6. The method for panel defect detection based on image grayscale equalization according to claim 5, characterized in that, The process for introducing a contrast limiting mechanism is as follows: The upper limit of contrast is obtained based on the grayscale histogram of the panel image; The histogram of each sub-block is validated, and histograms that exceed the contrast limit are clipped and the clipped portions are redistributed.
7. The method for panel defect detection based on image grayscale equalization according to claim 1, characterized in that, The process of performing feature annotation on the equalized image and training the neural network based on the feature-annotated equalized image is as follows: Defect classification and feature annotation are performed on the balanced images to construct a training sample set; The sample images from the training sample set are input into the neural network to train the model and obtain the object detection model.
8. The method for panel defect detection based on image grayscale equalization according to claim 7, characterized in that, The target detection model uses Faster R-CNN or YOLO.
9. A system for panel defect detection based on image grayscale equalization, characterized in that, The system includes: The grayscale statistics unit performs grayscale value statistics on the panel image using an image grayscale value statistics method to obtain a grayscale histogram of the panel image. A gray-level equalization unit, which uses an adaptive histogram equalization algorithm to perform gray-level equalization processing on the panel image based on the gray-level histogram of the panel image, so as to obtain an equalized image. A model training unit is configured to perform feature annotation on a balanced image and train a neural network based on the feature-annotated balanced image to obtain a target detection model. A defect detection unit performs panel defect detection on the balanced image based on a trained target detection model to obtain defect detection results.
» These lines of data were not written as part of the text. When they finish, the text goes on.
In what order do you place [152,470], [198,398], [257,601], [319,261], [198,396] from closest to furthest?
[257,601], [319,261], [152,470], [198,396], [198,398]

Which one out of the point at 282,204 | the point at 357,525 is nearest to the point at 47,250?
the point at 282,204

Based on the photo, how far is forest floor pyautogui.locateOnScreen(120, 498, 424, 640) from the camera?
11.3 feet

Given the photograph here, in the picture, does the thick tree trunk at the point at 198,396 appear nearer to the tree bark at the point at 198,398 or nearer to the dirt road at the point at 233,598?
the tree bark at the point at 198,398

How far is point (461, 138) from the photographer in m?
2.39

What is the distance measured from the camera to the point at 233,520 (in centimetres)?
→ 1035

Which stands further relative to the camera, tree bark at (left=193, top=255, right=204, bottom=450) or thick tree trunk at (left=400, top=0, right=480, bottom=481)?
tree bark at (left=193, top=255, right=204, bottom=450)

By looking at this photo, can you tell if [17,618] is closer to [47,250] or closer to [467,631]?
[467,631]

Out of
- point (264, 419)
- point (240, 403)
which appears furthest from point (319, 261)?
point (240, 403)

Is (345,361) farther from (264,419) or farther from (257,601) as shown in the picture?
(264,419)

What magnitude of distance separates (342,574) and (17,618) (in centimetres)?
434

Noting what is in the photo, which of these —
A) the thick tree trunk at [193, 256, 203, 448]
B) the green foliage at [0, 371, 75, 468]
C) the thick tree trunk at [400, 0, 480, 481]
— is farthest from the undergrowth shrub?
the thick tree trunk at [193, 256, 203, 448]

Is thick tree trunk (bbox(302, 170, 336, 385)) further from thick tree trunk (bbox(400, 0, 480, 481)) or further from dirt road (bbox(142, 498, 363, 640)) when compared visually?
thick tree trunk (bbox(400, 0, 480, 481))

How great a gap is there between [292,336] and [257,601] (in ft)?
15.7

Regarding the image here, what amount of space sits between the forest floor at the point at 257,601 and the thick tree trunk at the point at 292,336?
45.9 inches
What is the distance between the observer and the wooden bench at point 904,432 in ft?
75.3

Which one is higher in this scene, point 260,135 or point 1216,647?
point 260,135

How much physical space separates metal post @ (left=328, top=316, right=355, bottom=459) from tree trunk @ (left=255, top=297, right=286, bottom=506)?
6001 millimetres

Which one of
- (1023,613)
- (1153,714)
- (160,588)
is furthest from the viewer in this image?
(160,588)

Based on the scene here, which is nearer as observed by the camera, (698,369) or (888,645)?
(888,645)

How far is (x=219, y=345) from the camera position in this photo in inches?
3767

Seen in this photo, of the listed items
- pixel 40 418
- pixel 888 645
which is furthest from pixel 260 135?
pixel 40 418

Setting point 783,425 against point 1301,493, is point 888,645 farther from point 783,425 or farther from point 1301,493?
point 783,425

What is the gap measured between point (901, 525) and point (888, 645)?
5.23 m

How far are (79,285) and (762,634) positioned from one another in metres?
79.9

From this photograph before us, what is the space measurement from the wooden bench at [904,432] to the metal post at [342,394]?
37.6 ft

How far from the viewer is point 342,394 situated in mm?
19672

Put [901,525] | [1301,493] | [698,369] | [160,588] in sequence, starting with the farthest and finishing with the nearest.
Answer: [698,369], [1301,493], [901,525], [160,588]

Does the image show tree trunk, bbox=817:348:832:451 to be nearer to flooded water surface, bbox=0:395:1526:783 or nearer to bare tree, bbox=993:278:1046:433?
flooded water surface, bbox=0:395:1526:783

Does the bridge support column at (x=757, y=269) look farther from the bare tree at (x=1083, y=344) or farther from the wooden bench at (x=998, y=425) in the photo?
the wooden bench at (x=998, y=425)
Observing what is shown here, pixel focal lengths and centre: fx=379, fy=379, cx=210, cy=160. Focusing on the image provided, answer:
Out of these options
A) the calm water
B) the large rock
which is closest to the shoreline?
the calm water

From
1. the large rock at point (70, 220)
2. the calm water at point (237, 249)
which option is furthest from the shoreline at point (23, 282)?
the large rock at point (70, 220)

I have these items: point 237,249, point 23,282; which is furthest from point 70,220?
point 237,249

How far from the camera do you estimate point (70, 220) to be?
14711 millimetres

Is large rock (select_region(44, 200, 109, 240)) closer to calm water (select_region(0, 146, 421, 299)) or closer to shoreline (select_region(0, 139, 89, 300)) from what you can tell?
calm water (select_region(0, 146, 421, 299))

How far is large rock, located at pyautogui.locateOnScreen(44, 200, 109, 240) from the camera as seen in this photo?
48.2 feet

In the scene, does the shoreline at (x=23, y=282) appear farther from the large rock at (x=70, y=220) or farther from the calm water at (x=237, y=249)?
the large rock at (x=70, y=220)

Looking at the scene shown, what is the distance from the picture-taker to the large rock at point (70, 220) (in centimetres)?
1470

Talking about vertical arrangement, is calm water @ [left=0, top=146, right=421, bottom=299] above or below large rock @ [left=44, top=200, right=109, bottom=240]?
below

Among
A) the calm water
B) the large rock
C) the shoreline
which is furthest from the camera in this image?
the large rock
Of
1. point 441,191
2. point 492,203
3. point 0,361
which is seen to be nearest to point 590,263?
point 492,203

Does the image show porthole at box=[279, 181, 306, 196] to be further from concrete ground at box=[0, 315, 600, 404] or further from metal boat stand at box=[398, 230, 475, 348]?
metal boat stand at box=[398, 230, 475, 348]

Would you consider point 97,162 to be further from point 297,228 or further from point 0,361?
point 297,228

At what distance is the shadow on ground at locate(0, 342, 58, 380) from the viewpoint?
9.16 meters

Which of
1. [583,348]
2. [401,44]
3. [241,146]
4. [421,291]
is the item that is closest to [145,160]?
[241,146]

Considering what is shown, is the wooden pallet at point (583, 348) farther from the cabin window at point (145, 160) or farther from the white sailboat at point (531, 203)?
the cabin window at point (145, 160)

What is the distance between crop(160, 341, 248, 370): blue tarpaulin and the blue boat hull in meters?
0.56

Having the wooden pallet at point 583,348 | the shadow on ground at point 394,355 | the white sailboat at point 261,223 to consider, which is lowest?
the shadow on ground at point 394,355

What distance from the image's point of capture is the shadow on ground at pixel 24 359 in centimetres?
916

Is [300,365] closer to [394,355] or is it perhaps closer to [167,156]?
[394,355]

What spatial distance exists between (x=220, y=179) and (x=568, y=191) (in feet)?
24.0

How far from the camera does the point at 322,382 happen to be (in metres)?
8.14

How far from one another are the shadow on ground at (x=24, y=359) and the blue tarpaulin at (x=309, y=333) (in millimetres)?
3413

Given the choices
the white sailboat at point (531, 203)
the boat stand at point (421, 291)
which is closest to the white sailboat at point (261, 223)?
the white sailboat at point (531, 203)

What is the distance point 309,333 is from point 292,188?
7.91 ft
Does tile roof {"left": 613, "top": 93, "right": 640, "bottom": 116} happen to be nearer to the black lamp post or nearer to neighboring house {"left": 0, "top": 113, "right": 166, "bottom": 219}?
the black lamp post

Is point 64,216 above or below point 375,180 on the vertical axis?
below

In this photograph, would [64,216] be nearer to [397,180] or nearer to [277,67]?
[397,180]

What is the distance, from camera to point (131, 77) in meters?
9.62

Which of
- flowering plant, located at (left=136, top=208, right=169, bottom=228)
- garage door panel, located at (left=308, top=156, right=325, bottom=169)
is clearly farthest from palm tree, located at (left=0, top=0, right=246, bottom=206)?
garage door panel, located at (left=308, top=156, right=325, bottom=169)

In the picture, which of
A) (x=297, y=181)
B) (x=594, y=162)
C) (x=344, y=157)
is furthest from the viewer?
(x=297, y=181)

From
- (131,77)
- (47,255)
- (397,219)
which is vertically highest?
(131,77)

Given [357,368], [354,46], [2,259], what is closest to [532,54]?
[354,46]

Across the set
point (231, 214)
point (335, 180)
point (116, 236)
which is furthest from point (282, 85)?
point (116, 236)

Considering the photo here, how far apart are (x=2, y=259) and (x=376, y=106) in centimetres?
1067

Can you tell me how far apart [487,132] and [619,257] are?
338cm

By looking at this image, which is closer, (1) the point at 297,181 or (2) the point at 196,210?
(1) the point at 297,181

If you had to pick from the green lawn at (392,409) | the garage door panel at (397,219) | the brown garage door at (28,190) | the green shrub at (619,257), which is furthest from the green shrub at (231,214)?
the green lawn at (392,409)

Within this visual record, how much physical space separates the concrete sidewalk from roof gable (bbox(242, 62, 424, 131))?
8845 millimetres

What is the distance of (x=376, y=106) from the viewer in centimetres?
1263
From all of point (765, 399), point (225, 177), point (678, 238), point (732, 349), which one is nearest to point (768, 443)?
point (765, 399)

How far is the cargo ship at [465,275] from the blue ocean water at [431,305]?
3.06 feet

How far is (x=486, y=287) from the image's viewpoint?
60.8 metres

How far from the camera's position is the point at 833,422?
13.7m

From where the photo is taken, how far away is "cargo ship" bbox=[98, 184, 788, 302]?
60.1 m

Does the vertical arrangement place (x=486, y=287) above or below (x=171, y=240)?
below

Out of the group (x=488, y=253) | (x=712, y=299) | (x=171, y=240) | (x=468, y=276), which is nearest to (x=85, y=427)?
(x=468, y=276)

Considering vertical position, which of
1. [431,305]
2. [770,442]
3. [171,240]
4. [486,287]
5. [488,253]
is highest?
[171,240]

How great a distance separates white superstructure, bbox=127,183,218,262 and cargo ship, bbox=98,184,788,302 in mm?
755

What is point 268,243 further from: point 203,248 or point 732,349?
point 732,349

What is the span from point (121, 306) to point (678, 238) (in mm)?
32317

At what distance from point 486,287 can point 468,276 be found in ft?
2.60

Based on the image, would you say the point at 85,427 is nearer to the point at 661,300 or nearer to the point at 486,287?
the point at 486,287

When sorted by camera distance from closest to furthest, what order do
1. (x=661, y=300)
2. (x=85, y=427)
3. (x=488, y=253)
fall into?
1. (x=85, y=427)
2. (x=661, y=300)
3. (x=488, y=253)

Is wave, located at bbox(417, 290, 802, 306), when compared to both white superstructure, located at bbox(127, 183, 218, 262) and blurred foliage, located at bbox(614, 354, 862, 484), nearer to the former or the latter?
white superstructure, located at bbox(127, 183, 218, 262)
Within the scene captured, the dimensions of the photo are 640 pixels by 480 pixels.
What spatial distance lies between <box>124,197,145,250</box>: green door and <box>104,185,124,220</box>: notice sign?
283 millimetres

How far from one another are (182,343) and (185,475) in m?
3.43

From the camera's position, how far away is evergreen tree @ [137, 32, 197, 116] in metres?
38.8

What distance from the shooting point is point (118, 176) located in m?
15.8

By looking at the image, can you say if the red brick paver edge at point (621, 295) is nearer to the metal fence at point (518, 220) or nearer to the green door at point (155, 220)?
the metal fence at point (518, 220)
10. A computer device comprising a memory, a processor, and a computer program stored in the memory and executable on the processor, characterized in that: When the processor executes a computer program, it implements the method for panel defect detection based on image grayscale equalization as described in any one of claims 1-8.
11. A computer-readable storage medium, characterized in that, The computer-readable storage medium stores a computer program, which, when executed by a processor, implements the method for panel defect detection based on image grayscale equalization as described in any one of claims 1-8.
12. A computer program product, comprising a computer program, characterized in that, When executed by a processor, the computer program implements a method for panel defect detection based on image grayscale equalization as described in any one of claims 1-8.